● Stated exercise:
Please put the data below, from the line containing "What is the extent of the separation between the" through the last line, into a Markdown table with the columns Row and Data line. Number each row and leave out blank lines.

● Material shown:
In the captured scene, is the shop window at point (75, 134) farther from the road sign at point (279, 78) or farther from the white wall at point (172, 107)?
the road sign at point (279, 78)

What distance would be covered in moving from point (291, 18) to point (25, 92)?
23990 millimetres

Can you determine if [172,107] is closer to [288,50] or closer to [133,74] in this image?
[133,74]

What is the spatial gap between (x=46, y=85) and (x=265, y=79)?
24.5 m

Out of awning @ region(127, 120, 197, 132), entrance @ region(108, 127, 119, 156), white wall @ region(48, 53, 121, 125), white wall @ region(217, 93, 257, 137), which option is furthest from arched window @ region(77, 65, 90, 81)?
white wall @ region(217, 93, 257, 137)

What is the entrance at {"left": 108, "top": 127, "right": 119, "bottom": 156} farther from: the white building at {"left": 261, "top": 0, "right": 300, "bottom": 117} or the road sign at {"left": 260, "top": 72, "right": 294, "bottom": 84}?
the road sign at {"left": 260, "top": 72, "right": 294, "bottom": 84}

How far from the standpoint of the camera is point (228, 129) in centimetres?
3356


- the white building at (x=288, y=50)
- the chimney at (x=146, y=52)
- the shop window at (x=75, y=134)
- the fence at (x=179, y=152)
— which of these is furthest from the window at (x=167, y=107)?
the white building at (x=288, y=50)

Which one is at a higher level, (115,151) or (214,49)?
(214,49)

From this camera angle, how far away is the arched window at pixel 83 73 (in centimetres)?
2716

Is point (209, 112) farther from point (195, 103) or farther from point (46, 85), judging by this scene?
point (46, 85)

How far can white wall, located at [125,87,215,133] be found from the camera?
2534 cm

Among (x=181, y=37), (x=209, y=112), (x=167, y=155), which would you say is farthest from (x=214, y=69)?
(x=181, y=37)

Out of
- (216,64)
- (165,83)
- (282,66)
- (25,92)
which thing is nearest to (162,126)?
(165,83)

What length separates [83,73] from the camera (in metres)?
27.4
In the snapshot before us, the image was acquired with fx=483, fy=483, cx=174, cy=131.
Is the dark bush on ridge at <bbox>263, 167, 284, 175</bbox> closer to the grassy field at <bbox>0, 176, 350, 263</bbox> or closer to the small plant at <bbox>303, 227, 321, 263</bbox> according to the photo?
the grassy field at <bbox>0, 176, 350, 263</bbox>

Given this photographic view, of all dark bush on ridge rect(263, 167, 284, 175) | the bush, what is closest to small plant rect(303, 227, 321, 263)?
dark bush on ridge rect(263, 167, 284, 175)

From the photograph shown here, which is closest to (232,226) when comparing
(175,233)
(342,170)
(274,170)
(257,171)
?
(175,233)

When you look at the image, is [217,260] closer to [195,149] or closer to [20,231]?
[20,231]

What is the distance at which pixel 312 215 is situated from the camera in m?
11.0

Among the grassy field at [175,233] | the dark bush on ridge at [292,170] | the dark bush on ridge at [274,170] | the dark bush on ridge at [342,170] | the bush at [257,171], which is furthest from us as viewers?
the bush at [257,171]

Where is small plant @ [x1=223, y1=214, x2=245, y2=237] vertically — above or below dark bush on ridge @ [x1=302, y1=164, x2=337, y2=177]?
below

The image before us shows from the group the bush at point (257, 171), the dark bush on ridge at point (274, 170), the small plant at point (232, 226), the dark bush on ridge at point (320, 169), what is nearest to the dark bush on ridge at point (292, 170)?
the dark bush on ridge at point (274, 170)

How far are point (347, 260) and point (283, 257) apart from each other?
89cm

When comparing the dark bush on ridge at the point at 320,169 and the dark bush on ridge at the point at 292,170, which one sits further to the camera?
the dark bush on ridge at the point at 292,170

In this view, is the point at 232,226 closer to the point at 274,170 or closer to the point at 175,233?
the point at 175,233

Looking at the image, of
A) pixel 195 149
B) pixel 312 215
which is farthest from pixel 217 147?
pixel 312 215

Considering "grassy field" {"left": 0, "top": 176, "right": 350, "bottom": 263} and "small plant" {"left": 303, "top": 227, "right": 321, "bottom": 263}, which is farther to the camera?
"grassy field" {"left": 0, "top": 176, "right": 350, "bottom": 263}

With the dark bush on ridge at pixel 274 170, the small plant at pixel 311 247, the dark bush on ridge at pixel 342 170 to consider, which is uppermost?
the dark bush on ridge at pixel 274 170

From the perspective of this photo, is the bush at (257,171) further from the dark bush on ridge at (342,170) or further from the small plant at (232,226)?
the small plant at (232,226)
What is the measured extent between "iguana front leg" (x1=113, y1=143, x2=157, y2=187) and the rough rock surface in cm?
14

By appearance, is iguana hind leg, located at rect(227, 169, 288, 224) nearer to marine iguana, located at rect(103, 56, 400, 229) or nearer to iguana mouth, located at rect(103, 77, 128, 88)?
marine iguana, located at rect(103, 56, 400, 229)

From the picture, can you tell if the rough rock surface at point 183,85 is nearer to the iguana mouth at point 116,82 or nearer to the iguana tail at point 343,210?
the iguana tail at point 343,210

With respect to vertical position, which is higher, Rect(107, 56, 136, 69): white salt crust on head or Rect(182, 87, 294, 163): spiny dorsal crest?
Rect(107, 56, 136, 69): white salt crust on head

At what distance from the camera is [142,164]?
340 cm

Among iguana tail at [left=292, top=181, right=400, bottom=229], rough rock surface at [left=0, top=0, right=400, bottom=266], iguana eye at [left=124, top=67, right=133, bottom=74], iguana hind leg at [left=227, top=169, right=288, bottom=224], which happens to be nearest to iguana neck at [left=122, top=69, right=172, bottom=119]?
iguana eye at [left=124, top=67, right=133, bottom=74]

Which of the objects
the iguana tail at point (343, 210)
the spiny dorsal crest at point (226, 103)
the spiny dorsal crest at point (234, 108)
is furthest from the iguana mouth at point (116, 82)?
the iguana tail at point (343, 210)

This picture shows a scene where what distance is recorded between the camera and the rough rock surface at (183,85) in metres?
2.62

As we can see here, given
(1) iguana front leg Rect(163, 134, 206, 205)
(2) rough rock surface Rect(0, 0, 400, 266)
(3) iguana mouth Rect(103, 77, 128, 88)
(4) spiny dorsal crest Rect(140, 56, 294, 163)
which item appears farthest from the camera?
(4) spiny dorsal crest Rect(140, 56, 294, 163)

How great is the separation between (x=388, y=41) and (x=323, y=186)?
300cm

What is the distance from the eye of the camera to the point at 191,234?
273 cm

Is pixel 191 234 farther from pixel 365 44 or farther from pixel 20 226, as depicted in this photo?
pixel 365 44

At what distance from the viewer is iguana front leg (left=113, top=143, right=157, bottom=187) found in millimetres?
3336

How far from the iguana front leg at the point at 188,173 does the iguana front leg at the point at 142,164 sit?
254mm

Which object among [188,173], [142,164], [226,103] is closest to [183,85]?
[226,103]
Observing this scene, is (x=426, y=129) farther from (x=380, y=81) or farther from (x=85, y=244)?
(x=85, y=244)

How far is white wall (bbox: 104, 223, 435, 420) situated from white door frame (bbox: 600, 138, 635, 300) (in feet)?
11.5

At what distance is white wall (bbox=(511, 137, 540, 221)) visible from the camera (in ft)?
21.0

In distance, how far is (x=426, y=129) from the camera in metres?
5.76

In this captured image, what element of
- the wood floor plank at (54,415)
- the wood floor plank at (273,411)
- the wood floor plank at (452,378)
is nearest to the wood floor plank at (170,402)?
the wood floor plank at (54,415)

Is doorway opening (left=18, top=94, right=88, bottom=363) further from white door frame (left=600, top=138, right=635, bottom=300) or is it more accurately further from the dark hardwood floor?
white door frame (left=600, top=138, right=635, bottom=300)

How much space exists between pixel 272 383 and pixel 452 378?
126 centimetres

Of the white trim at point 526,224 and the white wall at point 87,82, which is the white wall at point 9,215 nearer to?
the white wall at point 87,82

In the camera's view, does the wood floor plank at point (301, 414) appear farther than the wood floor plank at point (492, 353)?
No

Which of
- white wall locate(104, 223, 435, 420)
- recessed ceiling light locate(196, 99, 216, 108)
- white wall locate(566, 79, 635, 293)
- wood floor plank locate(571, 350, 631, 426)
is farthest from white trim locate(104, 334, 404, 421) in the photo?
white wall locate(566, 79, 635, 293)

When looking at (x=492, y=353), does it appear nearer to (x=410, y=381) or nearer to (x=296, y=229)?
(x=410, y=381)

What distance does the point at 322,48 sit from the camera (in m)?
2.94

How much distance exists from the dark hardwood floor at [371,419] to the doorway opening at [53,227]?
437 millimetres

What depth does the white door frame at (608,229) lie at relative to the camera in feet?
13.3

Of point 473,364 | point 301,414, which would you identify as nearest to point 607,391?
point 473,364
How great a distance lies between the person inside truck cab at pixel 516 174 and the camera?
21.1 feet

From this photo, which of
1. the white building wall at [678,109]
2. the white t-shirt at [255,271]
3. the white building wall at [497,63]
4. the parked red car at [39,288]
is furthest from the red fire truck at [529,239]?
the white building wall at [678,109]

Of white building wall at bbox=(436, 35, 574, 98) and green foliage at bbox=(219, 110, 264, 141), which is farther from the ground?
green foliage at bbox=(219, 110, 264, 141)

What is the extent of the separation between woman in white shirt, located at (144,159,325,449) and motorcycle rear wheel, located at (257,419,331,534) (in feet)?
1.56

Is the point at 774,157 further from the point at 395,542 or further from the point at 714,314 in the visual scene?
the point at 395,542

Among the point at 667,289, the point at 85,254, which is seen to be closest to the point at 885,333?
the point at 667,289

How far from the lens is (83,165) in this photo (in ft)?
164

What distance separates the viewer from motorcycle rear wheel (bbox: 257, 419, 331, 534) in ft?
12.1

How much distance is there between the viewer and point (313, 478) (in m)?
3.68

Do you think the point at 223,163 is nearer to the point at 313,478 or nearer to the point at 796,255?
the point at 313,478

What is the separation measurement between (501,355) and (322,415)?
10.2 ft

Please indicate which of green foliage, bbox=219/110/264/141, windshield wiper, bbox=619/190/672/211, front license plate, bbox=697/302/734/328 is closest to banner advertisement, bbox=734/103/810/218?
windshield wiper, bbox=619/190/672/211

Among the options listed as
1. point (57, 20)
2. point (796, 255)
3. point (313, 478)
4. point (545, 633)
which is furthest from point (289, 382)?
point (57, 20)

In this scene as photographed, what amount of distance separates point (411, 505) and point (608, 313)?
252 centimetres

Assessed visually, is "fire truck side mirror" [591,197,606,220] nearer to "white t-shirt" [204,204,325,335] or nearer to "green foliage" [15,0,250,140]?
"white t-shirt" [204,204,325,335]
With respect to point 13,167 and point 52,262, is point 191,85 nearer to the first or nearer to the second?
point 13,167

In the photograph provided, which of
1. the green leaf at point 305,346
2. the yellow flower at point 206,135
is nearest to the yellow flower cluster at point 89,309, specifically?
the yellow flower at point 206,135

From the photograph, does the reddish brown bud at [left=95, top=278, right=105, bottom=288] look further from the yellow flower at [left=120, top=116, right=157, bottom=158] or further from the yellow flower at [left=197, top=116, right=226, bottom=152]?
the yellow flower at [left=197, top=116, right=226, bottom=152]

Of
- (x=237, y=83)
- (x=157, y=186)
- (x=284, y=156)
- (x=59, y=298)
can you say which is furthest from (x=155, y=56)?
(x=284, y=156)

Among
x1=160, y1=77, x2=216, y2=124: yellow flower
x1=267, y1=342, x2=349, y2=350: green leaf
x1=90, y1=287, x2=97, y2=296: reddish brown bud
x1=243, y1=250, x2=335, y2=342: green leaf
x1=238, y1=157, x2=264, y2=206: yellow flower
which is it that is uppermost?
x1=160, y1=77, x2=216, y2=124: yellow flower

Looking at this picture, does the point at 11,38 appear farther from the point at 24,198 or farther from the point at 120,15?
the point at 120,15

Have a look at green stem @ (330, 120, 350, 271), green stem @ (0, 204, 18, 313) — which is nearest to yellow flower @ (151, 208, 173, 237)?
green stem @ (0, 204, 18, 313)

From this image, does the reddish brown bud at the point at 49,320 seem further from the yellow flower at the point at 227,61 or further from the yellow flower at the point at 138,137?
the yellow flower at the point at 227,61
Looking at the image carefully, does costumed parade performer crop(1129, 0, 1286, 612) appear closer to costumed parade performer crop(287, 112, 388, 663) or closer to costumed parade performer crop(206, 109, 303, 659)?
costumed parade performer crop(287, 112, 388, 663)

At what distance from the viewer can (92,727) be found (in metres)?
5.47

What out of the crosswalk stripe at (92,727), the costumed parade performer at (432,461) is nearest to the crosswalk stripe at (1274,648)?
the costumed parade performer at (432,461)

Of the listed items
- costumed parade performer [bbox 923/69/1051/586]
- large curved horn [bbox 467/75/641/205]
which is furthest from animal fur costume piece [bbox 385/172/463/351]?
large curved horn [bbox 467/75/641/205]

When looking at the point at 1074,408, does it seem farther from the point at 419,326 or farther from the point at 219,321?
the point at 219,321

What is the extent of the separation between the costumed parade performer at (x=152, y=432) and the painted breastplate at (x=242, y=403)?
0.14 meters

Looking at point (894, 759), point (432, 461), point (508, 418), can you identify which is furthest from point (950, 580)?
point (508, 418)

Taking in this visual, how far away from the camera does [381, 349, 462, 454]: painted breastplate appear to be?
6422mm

● Exercise result:
| Row | Data line |
|---|---|
| 1 | What is the extent of the separation between the costumed parade performer at (x=152, y=432) and the painted breastplate at (x=242, y=403)? |
| 2 | 0.14 meters |
| 3 | Looking at point (894, 759), point (432, 461), point (508, 418), can you identify which is furthest from point (950, 580)? |
| 4 | point (508, 418) |
| 5 | Taking in this visual, how far away from the camera does [381, 349, 462, 454]: painted breastplate appear to be? |
| 6 | 6422mm |